Natriumbikarbonat

15.02.2011 —

Die positive Wirkung von Bikarbonat ist durch mehrere Untersuchungen bewiesen worden.
Bei einer Untersuchung in England wurde bei einer 90sekündigen maximalen Belastung von den Probanden bis zu 2kj mehr Leistung erbracht.
Bei längerer Einnahme ist der Leistungszuwachs auch noch Tage nach dem absetzten messbar.
Da bei Tests mit der Gabe von geringen Mengen in Kapselform keine Nebenwirkungen beobachtet wurden, scheint diese Art der Einnahme besonders empfehlenswert.
Bikarbonat kommt natürlich im Körper vor.
Es regelt das Zusammenspiel zwischen Säuren und Basen im Körper.
Durch die zusätzliche Einnahme von Natriumbikarbonat wird einem sauren Zustand entgegengewirkt.
Interessant ist das Thema für Athleten die intensive Belastungen von 1-8 Minuten absolvieren und hierbei „in die Säure“ laufen. Also ihre Energie anaerob gewinnen und dabei Laktat aufbauen.

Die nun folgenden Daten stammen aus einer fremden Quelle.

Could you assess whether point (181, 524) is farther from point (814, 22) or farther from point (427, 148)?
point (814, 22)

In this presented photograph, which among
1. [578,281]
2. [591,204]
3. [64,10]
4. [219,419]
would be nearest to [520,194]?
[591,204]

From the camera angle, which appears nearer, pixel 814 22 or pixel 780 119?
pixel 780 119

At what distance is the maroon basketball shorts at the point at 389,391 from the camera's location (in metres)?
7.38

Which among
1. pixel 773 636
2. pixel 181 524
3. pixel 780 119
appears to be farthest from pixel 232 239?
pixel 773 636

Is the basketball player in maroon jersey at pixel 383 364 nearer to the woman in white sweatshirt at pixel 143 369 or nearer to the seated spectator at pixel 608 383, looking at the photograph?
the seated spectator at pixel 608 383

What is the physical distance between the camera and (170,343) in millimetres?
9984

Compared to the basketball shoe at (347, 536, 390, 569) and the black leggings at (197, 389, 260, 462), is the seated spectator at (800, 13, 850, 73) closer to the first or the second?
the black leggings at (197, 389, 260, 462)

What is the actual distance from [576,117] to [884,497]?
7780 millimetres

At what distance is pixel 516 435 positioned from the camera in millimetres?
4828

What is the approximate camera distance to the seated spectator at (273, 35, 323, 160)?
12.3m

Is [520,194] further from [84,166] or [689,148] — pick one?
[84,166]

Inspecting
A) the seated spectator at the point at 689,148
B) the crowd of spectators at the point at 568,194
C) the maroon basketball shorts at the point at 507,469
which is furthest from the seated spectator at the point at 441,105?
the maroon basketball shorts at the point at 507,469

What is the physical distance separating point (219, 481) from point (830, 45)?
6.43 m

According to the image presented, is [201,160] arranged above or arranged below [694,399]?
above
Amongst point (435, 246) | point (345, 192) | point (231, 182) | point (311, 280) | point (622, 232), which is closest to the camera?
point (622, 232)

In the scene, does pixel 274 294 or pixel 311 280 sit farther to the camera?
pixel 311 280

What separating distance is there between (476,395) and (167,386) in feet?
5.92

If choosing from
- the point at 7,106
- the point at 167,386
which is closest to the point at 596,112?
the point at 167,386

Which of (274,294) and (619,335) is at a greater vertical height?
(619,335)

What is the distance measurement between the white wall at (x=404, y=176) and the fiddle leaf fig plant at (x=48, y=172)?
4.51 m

In der Leichtathletik sind das Läufer der Strecken zwischen 400 und 1500m oder ach Radrennsprinter oder Schwimmer bis zu 1000m.
Hier wird zwar nicht ausschließlich anaerob gearbeitet aber doch hauptsächlich.
In Lebensmitteln ist Bikarbonat im Backpulver vorhanden (Natron)
Bei zusätzlicher Gabe ist der Körper in der Lage länger anaerobe Tätigkeiten auszuführen.
Studien zeigten einen Leistungszuwachs um bis zu 30, jedoch wird der Zuwachs geringer je besser der Sportler trainiert ist.
Als Dosierung sollten max. 300mg Natriumbikarbonat / kg Körpergewicht verabreicht werden.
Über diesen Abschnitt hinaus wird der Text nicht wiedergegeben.